▶ _WORK TASK A_
In the passage on construction emissions, take the part that opens with the words "As fully carbon-neutral" and closes with "over new construction.", substitute "older buildings" for "existing buildings", and write that part out again.
▶ _WORK TASK B_
According to the passage on construction emissions, what share of the greenhouse gas inventory could be avoided if the share of timber used as a building material were doubled?

It is important to note here that the construction industry is classified under the indus­trial sector, not the building sector. At the same time, construction and renovation activ­ities generate substantial CO₂ emissions. Reducing these grey emissions from the real estate sector is essential to achieving the net-zero target. Decarbonization in the construction sector is progressing, partic­u­larly through material selection. In a Wüest Partner study, we estimated that emissions amounting to 1.2% of the green­house gas inventory could be avoided if the share of timber used as a building material were doubled.

The role and challenges of the circular economy

As fully carbon-neutral construction remains difficult to achieve at this stage, the circular economy is becoming increas­ingly important. This approach focuses on extending the life cycle of existing buildings and prior­i­tizing renovation with recycled materials over new construction.

▶ _GIVEN RECORDS_
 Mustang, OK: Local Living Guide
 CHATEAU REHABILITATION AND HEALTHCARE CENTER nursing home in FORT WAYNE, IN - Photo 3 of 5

...

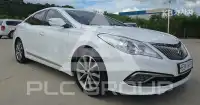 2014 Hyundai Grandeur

▶ _EXERCISE RESULT A_
As fully carbon-neutral construction remains difficult to achieve at this stage, the circular economy is becoming increas­ingly important. This approach focuses on extending the life cycle of older buildings and prior­i­tizing renovation with recycled materials over new construction.

▶ _EXERCISE RESULT B_
1.2% of the greenhouse gas inventory.